With regard to our members, we see a wide variation of complications. Some have "only" a visibly marbled skin while others exhibit serious complications. We now have two members in different countries with the same complications (a very large head). In general, we see asymmetry of limbs whenever CMTC stains are present.
At this time to the best of our knowledge five children in different countries have succumbed to very serious complications.
See the  'photo gallery' if you wish to see examples of limb asymmetry.

We also have a member whose body is virtually divided into two vertical halves: one half is afflicted with CMTC and the other half is not. Complications in this particular case include, e.g. bad teeth and poor visibility on the affected side.

Whenever CMTC stains are present on the head, and especially on the face, it is advisable to consult an ophthalmologist regarding the possibility of glaucoma (increased eye pressure). A visit to a pediatric neurologist in such cases is also recommended.

Our experience has shown that very few doctors worldwide know and recognize CMTC. An important activity that we as a society permanently undertake is to increase the awareness of CMTC. The Internet is an important tool that we use in addition to approaching physicians directly.

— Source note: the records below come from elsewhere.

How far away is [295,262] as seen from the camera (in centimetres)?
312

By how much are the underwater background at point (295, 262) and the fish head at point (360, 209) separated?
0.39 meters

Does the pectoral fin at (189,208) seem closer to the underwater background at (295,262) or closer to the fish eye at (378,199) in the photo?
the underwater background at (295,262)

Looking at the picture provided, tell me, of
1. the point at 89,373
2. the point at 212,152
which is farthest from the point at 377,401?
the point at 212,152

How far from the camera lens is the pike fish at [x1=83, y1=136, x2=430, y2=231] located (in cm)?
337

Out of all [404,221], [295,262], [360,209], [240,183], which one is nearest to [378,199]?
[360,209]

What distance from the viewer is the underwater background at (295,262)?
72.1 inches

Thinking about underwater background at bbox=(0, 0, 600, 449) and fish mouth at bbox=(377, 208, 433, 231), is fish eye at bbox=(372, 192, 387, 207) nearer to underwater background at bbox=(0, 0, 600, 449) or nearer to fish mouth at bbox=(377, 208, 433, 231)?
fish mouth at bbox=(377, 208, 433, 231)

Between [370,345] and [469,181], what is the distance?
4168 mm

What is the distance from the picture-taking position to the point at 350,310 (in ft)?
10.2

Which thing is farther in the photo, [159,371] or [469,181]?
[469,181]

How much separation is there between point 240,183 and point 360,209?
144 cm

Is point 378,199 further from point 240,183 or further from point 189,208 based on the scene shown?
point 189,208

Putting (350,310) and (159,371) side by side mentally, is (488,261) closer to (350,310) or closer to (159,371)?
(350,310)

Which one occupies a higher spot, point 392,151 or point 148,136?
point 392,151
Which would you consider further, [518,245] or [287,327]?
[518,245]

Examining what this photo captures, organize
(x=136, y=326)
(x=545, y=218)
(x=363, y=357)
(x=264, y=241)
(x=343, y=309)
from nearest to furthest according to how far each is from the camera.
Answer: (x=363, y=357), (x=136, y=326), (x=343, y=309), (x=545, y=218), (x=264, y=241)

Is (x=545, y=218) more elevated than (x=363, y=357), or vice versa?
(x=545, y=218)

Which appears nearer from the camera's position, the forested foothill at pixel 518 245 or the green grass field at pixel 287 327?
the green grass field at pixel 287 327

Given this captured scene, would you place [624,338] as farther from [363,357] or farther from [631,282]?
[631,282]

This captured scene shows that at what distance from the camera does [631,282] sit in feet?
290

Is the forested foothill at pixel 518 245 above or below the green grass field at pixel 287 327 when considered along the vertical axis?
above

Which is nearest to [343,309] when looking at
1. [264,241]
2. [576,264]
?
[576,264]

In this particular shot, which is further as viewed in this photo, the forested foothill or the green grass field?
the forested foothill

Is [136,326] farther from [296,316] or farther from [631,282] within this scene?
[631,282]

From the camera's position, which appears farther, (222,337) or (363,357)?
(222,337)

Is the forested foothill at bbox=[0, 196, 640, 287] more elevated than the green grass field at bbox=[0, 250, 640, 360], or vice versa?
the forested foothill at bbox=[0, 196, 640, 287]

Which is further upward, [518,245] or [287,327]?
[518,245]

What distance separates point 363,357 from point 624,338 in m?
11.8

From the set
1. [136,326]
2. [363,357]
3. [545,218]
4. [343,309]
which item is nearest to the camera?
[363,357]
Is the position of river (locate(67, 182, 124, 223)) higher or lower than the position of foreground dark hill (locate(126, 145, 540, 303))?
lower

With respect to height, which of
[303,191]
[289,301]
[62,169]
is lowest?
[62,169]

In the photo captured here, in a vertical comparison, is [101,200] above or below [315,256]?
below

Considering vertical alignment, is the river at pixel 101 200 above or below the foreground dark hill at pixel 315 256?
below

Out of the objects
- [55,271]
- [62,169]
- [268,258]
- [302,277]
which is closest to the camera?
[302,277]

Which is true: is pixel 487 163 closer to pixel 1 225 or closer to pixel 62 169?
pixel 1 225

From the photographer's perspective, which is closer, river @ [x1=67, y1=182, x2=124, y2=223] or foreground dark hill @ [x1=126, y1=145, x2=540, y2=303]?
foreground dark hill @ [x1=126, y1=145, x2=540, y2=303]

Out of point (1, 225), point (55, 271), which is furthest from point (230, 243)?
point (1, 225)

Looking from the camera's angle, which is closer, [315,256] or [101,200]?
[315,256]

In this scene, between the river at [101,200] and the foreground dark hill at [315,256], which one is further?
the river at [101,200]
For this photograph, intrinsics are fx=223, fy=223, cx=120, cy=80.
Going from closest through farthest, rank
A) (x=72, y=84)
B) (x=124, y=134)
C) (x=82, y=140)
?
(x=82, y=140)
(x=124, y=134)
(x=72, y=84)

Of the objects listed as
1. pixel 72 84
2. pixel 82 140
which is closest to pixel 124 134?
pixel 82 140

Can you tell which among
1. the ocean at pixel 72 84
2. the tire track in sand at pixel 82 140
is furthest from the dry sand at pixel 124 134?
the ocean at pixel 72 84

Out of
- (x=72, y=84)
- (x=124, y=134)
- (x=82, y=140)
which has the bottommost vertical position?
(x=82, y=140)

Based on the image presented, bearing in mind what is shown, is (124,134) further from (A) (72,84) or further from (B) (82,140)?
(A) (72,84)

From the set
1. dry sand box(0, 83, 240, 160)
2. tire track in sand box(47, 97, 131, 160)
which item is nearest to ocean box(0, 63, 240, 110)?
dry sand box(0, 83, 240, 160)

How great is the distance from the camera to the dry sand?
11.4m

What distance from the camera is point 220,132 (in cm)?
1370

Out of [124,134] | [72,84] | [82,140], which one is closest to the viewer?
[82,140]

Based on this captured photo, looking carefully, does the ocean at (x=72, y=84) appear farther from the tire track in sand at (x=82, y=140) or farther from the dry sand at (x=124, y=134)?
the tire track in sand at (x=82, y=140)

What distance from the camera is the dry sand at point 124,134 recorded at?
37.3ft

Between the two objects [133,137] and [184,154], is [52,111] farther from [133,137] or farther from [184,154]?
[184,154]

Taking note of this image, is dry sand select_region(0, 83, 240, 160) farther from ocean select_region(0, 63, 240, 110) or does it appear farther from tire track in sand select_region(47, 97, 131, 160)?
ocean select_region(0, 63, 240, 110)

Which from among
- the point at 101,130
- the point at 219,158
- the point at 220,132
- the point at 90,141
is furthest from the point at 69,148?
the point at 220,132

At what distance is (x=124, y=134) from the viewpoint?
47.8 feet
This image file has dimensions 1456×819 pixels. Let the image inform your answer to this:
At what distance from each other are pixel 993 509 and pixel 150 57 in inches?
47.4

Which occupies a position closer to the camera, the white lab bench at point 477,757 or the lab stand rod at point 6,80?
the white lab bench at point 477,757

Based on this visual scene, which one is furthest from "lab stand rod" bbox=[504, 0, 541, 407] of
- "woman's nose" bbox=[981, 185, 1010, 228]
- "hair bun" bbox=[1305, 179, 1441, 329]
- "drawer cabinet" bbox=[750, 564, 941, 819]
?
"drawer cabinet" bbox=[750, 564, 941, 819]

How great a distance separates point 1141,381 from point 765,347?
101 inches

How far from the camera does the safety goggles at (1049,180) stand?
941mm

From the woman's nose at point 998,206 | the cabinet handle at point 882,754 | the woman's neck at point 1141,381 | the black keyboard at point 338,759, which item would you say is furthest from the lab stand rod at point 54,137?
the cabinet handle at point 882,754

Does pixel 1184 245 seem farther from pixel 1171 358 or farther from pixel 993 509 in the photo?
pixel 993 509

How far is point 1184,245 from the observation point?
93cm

In the Netherlands we have direct contact with several medical specialists (several at teaching hospitals) and keep these doctors more aware of all developments CMTC. We try to operate as 'spider in a worldwide web', for example, by bringing physicians together. A concrete example is the Canadian physician who is performing tissue research of a CMTC patient being put in contact with a Dutch doctor who is doing similar research.